Spatial question records

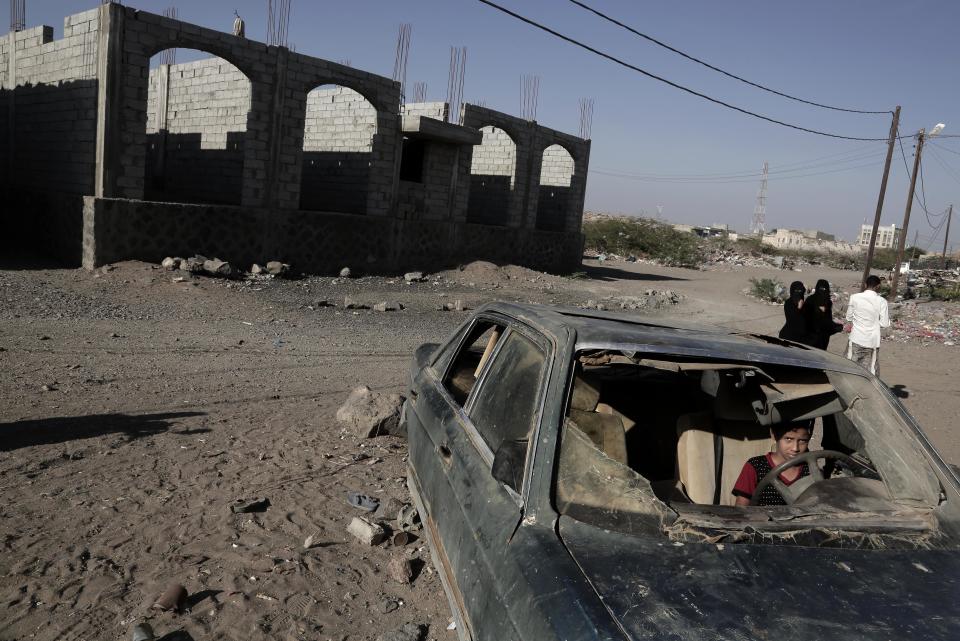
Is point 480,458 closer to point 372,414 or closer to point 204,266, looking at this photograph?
point 372,414

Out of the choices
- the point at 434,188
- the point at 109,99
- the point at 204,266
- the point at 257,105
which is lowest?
the point at 204,266

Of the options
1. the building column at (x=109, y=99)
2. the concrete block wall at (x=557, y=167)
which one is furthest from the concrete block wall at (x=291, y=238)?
the concrete block wall at (x=557, y=167)

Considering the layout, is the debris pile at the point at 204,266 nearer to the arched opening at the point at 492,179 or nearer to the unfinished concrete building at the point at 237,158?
the unfinished concrete building at the point at 237,158

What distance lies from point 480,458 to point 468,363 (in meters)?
1.16

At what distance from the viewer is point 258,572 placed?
340 cm

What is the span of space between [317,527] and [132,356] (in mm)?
4679

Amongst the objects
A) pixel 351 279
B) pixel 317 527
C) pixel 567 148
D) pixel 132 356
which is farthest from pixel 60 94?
pixel 567 148

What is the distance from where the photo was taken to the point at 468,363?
3887mm

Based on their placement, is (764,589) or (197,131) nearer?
(764,589)

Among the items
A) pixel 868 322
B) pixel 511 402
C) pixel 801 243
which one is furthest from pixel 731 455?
pixel 801 243

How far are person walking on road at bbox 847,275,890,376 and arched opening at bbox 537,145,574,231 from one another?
53.6ft

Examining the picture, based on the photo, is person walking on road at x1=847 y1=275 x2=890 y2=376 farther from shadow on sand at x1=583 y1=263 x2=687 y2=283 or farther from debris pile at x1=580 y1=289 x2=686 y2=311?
shadow on sand at x1=583 y1=263 x2=687 y2=283

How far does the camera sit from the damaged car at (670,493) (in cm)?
192

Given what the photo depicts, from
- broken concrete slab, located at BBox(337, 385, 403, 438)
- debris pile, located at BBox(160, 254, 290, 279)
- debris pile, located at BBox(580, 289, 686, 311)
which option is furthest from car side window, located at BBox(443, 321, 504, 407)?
debris pile, located at BBox(580, 289, 686, 311)
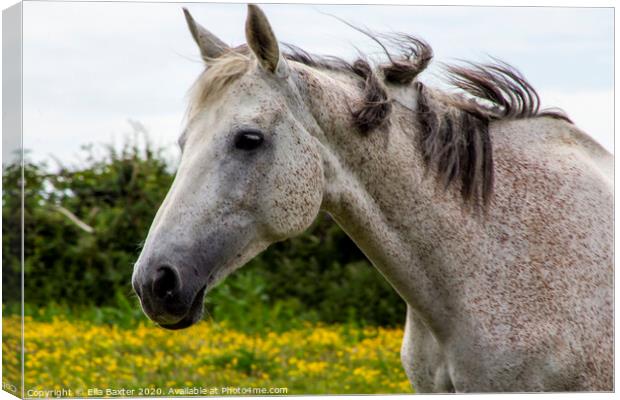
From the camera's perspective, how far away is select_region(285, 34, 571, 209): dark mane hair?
308 cm

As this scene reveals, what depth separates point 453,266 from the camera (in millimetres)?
3049

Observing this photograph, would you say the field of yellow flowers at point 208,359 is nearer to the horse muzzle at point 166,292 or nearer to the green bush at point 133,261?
the green bush at point 133,261

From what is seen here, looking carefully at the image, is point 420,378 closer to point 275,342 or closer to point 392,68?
point 392,68

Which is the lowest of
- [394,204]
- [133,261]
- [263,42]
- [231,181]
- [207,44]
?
[133,261]

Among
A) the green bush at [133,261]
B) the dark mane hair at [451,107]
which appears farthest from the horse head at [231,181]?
the green bush at [133,261]

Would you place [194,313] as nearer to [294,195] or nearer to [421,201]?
[294,195]

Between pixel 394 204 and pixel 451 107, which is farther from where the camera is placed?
pixel 451 107

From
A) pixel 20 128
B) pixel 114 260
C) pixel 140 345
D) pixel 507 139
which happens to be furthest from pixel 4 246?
pixel 114 260

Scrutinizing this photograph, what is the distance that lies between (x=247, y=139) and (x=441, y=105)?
811 mm

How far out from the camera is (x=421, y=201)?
9.98 feet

*WRITTEN TASK*: Write out the listing above again, exactly, but with no pictures in the copy.

*FINISHED TASK*:
Is point 480,458 closer to point 372,414 or closer to point 204,266, looking at this photograph?
point 372,414

Out of the choices
- the point at 434,188
- the point at 109,99
- the point at 204,266
- the point at 257,105
which is lowest?
the point at 204,266

Of the options
1. the building column at (x=109, y=99)
2. the concrete block wall at (x=557, y=167)
which one is furthest from the concrete block wall at (x=291, y=238)?
the concrete block wall at (x=557, y=167)

Considering the layout, is the debris pile at the point at 204,266 nearer to the arched opening at the point at 492,179 or nearer to the unfinished concrete building at the point at 237,158?
the unfinished concrete building at the point at 237,158

What distance lies from point 480,458 to point 468,363 (in meters)?
1.16

At what distance from the viewer is point 258,572 placed?
340 cm

What is the span of space between [317,527] and [132,356] (in mm)?
4679

Amongst the objects
A) pixel 351 279
B) pixel 317 527
C) pixel 567 148
D) pixel 132 356
which is farthest from pixel 60 94?
pixel 567 148

What is the distance from where the photo was taken to the point at 468,363?
3887mm

Based on their placement, is (764,589) or (197,131) nearer?
(764,589)

Among the items
A) pixel 868 322
B) pixel 511 402
C) pixel 801 243
which one is furthest from pixel 731 455?
pixel 801 243

How far are person walking on road at bbox 847,275,890,376 and arched opening at bbox 537,145,574,231 from one another?
53.6ft

Examining the picture, based on the photo, is person walking on road at x1=847 y1=275 x2=890 y2=376 farther from shadow on sand at x1=583 y1=263 x2=687 y2=283 or farther from debris pile at x1=580 y1=289 x2=686 y2=311?
shadow on sand at x1=583 y1=263 x2=687 y2=283

How far does the camera sit from the damaged car at (670,493) (in cm)?
192

Given what the photo depicts, from
- broken concrete slab, located at BBox(337, 385, 403, 438)
- debris pile, located at BBox(160, 254, 290, 279)
- debris pile, located at BBox(580, 289, 686, 311)
which option is furthest from car side window, located at BBox(443, 321, 504, 407)?
debris pile, located at BBox(580, 289, 686, 311)
From the camera's perspective, how far away is select_region(285, 34, 571, 209): dark mane hair?
308 cm

As this scene reveals, what depth separates point 453,266 from the camera (in millimetres)?
3049

Observing this photograph, would you say the field of yellow flowers at point 208,359 is nearer to the horse muzzle at point 166,292 or nearer to the green bush at point 133,261?
the green bush at point 133,261

From what is seen here, looking carefully at the image, is point 420,378 closer to point 275,342 or closer to point 392,68?
point 392,68

Which is the lowest of
- [394,204]
- [133,261]
- [263,42]
- [231,181]
- [207,44]
?
[133,261]

Among
A) the green bush at [133,261]
B) the dark mane hair at [451,107]
which appears farthest from the horse head at [231,181]?
the green bush at [133,261]

Would you place [194,313] as nearer to [294,195] or nearer to [421,201]?
[294,195]

Between pixel 394 204 and pixel 451 107, which is farther from where the camera is placed?
pixel 451 107

From
A) pixel 20 128
B) pixel 114 260
C) pixel 140 345
D) pixel 507 139
which happens to be furthest from pixel 4 246?
pixel 114 260

Scrutinizing this photograph, what is the distance that lies between (x=247, y=139) and (x=441, y=105)?
811 mm

How far out from the camera is (x=421, y=201)?
9.98 feet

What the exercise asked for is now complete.